1 hour 10 mins: There are still things for contemporary loot-shooters to learn here; about not relying on bullet sponges, on making your opponents and the environment lithe and dynamic. Borderlands 2 is a great shooter, not just an RPG. It never feels as if your victory or failure in battle has been predecided - instead, it’s a true marriage between your build and your skills.
1 hour 30 mins: There's even loot inside Sir Hammerlock’s mailbox. Nice.
1 hour 35 mins: ‘Midgemong’? Come on.
3 hours 2 mins: I’d anticipated Borderlands 2 would seem empty when played solo, the way MMOs do. But it still feels like a complete game, possibly because it never stops talking.
4 hours 24 mins: Borderlands 2 isn’t particularly funny. It’s what comedy becomes when it curdles: zany. Zaniness can be mistaken for funny from a distance, but once you get up close you realise it’s all noise and no timing. It reminds me of my French exchange student, whose idea of fun was hiding in our cupboards and jumping out to shock my mum. Need to check if he wrote Borderlands 2.
6 hours 40 mins: I know there’s no fall damage, intellectually, but it still gives me the willies every time I plunge from a high platform.
7 hours 15 mins: I’m listening to gun manufacturers aggressively promote their wares on the radio. The brands are a really powerful way to meaningfully differentiate loot, the spokespeople reflecting the characters of their guns. Vladof weapons, for instance, offer poor aim but an extremely high rate of fire. “If your finger ever leaves the trigger,” says the Russian revolutionary salesman, “their boots will never leave your neck!”
7 hours 30 mins: Hammerlock pronounces thorough as “tho-row”. Fake Brit.
8 hours 9 mins: Truly, computer systems take on the personalities of their creators. Destiny’s gun naming algorithms will never come out with ‘Lumpy Slapper’.
9 hours: Claptrap is beatboxing in the streets of Sanctuary, rasping like R2D2 with a broken speaker.

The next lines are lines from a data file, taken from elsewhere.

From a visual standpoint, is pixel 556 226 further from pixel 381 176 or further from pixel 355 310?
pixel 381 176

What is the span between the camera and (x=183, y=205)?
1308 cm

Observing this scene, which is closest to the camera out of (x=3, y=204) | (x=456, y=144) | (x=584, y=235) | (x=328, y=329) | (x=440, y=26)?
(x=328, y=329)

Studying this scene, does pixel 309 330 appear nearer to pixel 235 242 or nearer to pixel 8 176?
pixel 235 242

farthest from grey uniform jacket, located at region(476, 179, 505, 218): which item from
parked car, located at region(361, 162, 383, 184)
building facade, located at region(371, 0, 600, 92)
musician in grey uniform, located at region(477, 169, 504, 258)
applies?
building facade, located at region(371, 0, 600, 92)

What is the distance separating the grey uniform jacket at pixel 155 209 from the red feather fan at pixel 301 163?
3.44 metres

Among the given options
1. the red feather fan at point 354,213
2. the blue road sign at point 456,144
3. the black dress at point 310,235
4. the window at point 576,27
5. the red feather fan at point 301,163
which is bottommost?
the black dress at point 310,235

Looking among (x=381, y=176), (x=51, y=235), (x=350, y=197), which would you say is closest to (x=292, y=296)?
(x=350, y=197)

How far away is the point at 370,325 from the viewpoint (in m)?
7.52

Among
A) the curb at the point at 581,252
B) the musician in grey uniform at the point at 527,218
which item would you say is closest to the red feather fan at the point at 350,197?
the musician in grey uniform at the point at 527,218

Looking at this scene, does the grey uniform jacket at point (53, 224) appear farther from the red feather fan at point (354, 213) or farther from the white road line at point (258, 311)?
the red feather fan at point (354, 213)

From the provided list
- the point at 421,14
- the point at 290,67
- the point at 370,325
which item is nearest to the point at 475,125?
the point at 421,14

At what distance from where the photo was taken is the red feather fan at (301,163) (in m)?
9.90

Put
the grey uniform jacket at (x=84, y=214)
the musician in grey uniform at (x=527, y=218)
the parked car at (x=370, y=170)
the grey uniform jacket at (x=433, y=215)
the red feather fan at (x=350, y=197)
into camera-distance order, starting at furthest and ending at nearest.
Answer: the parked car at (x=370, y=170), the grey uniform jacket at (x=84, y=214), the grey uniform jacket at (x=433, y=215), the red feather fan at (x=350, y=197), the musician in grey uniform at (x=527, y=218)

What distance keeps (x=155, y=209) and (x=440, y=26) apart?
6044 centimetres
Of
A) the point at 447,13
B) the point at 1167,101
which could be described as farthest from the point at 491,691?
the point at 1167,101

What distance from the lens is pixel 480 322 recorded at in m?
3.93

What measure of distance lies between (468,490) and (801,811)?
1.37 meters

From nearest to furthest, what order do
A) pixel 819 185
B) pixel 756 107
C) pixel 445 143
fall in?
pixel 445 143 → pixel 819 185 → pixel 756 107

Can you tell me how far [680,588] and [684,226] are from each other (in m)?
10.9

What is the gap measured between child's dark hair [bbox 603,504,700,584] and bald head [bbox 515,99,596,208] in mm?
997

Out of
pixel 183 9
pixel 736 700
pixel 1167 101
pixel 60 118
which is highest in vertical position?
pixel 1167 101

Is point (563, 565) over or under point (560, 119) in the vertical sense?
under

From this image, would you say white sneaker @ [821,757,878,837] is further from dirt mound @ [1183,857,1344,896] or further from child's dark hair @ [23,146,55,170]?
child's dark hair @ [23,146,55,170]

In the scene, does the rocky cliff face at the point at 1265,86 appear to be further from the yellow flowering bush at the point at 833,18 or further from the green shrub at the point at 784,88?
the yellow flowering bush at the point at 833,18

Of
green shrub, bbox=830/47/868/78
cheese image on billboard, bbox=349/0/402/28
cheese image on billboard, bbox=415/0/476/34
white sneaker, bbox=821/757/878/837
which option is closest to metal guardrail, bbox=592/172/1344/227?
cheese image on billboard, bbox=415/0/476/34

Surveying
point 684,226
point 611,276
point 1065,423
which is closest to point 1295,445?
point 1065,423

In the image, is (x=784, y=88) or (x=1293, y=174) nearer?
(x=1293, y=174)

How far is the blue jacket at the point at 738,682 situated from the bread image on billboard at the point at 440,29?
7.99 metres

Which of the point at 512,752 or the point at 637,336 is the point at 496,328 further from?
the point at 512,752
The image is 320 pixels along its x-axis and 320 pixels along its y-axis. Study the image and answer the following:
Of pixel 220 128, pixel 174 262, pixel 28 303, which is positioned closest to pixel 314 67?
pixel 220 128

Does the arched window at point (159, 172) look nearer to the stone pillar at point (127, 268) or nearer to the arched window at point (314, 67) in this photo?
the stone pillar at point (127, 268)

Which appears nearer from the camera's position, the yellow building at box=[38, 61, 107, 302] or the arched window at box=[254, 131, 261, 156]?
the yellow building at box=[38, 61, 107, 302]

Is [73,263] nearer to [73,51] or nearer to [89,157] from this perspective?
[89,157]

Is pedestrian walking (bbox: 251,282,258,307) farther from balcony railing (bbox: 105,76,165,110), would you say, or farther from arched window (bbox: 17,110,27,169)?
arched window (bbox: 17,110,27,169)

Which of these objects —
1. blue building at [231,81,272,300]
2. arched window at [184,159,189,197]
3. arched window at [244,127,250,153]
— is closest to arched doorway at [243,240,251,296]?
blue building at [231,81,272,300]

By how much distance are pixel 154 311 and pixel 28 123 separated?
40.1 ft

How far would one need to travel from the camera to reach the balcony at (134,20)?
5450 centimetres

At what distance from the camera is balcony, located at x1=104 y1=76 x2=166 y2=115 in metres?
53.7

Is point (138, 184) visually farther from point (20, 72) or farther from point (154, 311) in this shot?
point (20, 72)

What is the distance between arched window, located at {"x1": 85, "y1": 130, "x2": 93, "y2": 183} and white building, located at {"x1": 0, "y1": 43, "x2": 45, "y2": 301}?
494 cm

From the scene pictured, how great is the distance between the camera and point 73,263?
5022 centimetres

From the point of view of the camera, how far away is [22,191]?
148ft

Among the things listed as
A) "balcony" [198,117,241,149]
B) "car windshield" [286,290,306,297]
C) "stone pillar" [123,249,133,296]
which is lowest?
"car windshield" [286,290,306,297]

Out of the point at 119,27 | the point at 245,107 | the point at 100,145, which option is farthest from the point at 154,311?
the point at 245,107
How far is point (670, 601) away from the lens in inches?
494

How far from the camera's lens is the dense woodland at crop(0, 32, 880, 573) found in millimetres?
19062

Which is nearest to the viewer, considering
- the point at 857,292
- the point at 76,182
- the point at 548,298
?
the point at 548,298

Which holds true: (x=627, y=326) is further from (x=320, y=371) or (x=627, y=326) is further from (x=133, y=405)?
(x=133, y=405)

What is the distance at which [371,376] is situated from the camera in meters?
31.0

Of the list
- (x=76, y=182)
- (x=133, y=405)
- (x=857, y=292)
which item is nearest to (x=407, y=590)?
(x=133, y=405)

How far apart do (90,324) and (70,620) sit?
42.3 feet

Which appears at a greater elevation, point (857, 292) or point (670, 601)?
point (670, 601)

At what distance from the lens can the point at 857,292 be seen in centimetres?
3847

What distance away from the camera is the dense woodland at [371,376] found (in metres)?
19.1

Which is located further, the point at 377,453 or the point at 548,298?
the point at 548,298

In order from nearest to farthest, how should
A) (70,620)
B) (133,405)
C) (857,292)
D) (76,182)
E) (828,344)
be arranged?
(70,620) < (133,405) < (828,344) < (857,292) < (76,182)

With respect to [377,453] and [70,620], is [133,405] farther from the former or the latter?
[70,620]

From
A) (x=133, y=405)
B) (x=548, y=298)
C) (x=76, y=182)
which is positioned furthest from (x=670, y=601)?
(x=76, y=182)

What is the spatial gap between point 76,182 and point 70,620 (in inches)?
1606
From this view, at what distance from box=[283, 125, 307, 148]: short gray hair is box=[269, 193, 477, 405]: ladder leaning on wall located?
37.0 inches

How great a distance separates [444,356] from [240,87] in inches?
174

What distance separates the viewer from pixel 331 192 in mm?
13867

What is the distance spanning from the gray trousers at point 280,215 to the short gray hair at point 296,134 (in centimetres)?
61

Every threat ever uttered against him has been deserved.
9 hours 23 mins: It’s weird to think now, but back when Borderlands was first conceived, action RPGs had become a PC niche. Now that the loot-shooter is the backbone of triple-A games publishing, it feels safe. But really, Destiny 2 is the peri peri showing up in supermarkets after Nandos has done all the hard work selling the British public on South African spice. It’s important to remember when it first blew our heads off.